_Esercizi da svolgere_:
a) Nel testo sul fenomeno ultras, che cosa diventavano le curve degli stadi?
b) Scrivi il seguito del testo sul fenomeno ultras negli stadi, partendo dopo la sua ultima frase.

_Testo_:

▬▬▬

Il paradosso è che fino ad oggi diversi governi autoritari hanno scelto di assecondare il fenomeno ultras, utilizzando gli stadi come valvola di sfogo per le frustrazioni delle generazioni giovani o meno giovani, facendone uno spazio di relativa libertà rispetto ad altri luoghi di aggregazione. Ciò che non era possibile fare o urlare per strada veniva invece tollerato all’interno delle strutture sportive. Le curve diventavano degli incubatori del dissenso funzionali alla conservazione del potere.

Gli sviluppi degli ultimi giorni mettono in crisi questo approccio, visto che proprio dagli stadi, sempre più spesso, viene uno dei soggetti politici più attivi e potenzialmente pericolosi per chi vuole mantenere lo status quo.

▬▬▬

_Dati forniti_:
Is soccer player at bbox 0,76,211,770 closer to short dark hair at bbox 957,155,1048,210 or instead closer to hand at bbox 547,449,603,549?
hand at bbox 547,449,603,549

▬▬▬

_Esercizi svolti_:
a) Incubatori del dissenso funzionali alla conservazione del potere.

b)
Di pari passo la partecipazione attiva degli ultras alle proteste mette in crisi la sociologia spicciola che finora a questo modo di intendere il mondo delle curve ha fatto da supporto  ideologico. Ossia l’idea che il tifo rappresenti un modo utile per distogliere l’attenzione dai problemi reali, per convogliare energie potenzialmente pericolose verso il nulla. In altri termini la visione di un tifo che – con l’affievolirsi della portata globale della religione – diventa il moderno oppio dei popoli.

D’ora in avanti portare avanti le stesse tesi sarà più difficile. È per molti governi sarà anche più pericoloso.